◆ **Data entries**
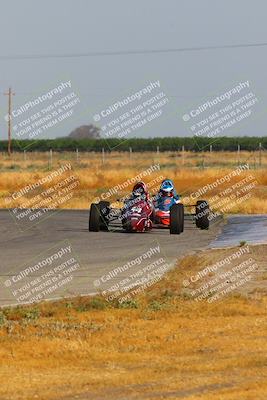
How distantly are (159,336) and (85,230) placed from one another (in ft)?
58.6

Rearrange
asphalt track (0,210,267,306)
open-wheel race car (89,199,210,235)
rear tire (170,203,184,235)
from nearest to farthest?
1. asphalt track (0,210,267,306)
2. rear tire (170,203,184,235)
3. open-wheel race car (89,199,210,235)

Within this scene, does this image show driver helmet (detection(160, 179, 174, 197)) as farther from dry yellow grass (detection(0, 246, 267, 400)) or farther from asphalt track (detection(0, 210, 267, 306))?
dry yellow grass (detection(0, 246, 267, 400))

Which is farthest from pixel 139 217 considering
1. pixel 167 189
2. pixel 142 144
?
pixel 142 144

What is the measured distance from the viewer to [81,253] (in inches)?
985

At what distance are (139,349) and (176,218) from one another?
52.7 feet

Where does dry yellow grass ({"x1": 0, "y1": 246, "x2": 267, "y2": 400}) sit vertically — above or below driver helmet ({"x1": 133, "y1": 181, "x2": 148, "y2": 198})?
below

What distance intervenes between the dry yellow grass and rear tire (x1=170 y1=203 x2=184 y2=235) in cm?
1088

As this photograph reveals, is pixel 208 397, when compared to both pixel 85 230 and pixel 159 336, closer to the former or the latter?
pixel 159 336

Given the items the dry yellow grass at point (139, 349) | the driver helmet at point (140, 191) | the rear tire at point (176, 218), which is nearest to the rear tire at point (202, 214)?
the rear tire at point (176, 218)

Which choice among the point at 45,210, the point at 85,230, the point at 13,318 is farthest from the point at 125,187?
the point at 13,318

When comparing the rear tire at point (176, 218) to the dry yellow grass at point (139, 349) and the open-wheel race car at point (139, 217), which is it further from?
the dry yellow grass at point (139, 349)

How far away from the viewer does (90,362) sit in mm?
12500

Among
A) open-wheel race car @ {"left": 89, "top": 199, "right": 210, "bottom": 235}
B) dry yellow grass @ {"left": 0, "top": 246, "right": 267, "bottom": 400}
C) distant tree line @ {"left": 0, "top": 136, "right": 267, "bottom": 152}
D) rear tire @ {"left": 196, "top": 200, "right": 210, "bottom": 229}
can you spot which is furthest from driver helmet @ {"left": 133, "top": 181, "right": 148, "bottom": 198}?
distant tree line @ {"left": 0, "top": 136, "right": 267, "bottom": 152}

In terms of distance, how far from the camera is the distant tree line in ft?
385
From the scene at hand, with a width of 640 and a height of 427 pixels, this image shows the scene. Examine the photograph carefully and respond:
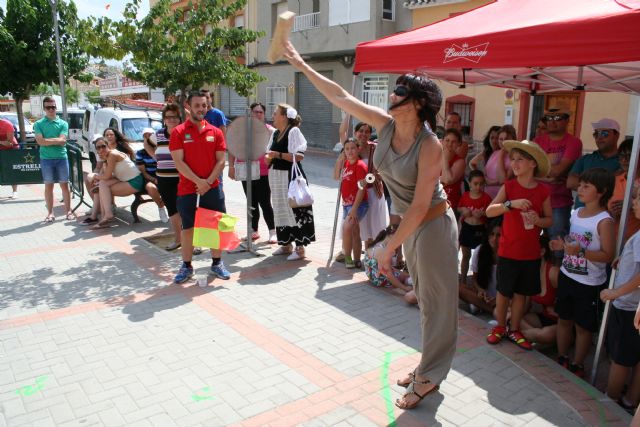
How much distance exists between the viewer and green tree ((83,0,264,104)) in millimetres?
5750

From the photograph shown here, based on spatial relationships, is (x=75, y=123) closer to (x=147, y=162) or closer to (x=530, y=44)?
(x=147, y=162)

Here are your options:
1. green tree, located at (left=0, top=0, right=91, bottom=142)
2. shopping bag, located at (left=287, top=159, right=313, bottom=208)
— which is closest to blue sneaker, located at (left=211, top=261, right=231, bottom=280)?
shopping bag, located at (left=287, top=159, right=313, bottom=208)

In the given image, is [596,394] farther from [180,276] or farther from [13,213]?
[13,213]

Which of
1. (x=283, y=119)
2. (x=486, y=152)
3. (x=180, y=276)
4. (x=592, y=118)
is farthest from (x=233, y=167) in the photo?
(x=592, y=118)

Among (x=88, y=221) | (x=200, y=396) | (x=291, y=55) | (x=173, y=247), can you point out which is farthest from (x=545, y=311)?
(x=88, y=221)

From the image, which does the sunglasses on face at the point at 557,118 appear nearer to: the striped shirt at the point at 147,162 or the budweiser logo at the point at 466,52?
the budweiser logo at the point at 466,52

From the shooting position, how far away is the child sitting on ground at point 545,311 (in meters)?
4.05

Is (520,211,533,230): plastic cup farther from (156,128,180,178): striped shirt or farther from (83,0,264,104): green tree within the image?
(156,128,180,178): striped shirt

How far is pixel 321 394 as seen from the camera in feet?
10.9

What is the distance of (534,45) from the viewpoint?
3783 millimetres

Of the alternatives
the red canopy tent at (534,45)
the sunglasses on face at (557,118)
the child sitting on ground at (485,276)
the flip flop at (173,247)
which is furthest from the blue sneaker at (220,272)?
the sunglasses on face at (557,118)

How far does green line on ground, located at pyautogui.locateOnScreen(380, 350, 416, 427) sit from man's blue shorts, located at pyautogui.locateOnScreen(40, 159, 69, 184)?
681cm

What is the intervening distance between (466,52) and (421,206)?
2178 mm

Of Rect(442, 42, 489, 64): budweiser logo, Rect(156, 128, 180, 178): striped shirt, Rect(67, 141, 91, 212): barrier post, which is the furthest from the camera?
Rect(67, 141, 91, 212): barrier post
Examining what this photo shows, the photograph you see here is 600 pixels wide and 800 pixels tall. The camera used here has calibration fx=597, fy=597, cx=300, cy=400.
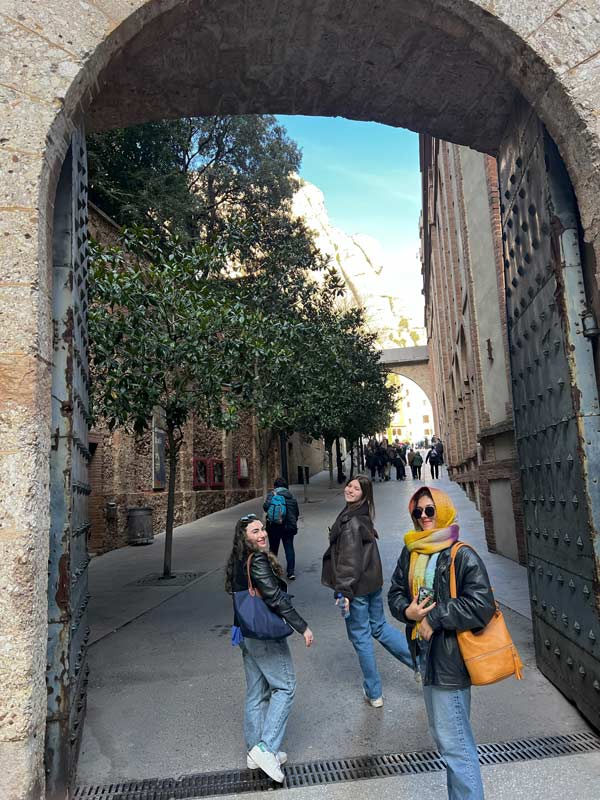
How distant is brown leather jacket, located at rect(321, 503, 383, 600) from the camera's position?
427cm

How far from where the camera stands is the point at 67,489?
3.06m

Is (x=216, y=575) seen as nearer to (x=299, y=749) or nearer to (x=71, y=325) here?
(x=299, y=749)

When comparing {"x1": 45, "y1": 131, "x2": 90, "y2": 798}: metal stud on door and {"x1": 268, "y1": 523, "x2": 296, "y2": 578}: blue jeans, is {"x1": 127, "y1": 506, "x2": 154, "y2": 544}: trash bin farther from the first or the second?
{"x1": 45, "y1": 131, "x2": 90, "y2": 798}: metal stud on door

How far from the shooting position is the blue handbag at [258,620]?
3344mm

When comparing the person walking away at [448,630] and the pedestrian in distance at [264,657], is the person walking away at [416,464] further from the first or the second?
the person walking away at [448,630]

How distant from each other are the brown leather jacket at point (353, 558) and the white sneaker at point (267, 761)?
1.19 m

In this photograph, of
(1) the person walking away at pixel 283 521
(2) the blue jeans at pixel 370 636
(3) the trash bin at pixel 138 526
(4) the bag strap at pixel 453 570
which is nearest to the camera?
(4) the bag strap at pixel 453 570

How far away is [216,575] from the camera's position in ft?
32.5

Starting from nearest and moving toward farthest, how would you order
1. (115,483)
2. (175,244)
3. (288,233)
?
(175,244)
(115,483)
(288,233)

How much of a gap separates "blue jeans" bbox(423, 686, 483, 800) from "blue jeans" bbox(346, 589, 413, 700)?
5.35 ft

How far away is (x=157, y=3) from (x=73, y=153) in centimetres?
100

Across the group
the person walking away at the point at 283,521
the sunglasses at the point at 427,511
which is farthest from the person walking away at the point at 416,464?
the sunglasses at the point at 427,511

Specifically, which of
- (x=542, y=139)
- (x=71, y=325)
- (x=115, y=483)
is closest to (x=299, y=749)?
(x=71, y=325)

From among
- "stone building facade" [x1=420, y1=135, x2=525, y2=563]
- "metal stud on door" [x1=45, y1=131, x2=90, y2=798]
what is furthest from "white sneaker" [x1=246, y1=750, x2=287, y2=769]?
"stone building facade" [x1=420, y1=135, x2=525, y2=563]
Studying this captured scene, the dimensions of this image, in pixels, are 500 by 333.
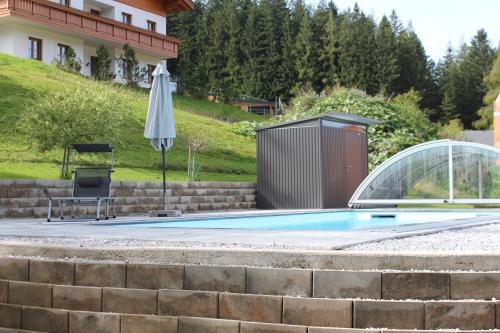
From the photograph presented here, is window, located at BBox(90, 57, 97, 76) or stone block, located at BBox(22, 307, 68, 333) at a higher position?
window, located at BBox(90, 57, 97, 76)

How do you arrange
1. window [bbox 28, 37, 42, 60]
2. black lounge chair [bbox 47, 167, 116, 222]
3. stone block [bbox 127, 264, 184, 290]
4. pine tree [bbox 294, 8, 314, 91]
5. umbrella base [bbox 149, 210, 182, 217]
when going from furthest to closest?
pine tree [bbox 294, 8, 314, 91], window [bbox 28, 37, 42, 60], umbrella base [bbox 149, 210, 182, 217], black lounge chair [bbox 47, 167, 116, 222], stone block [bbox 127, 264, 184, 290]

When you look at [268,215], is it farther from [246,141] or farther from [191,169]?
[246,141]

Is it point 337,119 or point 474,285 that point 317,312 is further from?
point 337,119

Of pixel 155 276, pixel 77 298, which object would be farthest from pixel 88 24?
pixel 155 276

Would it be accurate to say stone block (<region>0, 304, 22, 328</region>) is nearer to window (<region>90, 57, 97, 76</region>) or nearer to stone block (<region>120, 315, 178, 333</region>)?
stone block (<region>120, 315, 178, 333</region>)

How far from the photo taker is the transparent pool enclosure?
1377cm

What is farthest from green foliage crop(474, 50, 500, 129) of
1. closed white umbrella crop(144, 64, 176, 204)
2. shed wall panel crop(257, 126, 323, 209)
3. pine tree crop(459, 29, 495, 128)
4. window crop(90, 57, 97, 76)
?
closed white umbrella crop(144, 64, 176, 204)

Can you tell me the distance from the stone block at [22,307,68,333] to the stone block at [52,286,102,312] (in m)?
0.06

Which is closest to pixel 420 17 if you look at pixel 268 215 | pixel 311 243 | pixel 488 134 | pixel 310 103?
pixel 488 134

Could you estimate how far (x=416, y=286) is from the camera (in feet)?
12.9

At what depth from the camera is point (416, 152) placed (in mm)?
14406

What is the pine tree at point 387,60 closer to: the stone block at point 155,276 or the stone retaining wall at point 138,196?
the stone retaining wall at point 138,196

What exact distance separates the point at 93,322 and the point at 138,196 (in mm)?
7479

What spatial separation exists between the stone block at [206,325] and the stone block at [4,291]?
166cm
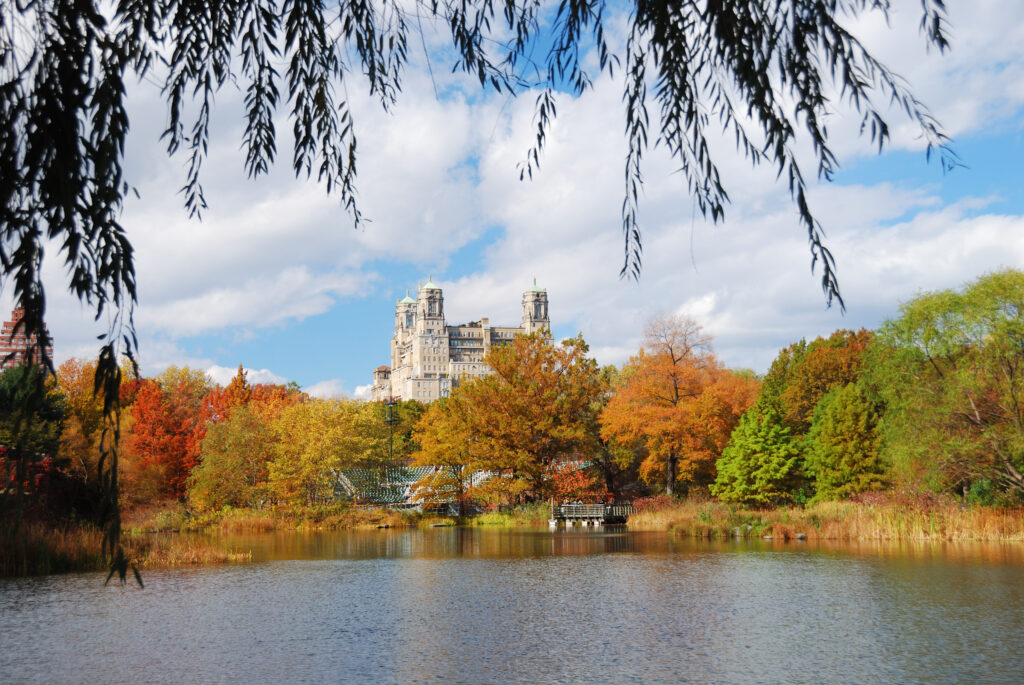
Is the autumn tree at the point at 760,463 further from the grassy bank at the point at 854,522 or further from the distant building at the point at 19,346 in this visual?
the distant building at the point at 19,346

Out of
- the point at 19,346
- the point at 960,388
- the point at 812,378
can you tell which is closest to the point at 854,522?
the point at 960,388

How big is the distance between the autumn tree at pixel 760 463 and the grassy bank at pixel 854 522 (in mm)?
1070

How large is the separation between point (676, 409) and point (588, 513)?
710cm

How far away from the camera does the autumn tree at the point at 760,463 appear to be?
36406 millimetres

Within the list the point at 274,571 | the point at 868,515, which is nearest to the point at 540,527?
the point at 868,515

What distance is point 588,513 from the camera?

◆ **Exercise**
Copy each line exactly, from the line containing "Is the autumn" down to the last line of the material, and no other lines.

◆ **Full answer**
Is the autumn tree at the point at 760,463 further from the grassy bank at the point at 854,522 or further from the distant building at the point at 19,346 in this visual?
the distant building at the point at 19,346

Out of
- the point at 19,346
- the point at 960,388
- the point at 812,378
can you tell which is closest to the point at 854,522?
the point at 960,388

How big is the distance between the autumn tree at pixel 760 463 and the grassy bank at pixel 854 522 (in mm)?
1070

How large is the separation between point (676, 409) and point (588, 513)?
710cm

How far away from the camera does the autumn tree at the point at 760,463 appear to be?
36406 millimetres

Within the list the point at 274,571 | the point at 868,515, which is nearest to the point at 540,527?
the point at 868,515

What distance is point 588,513 from the camera?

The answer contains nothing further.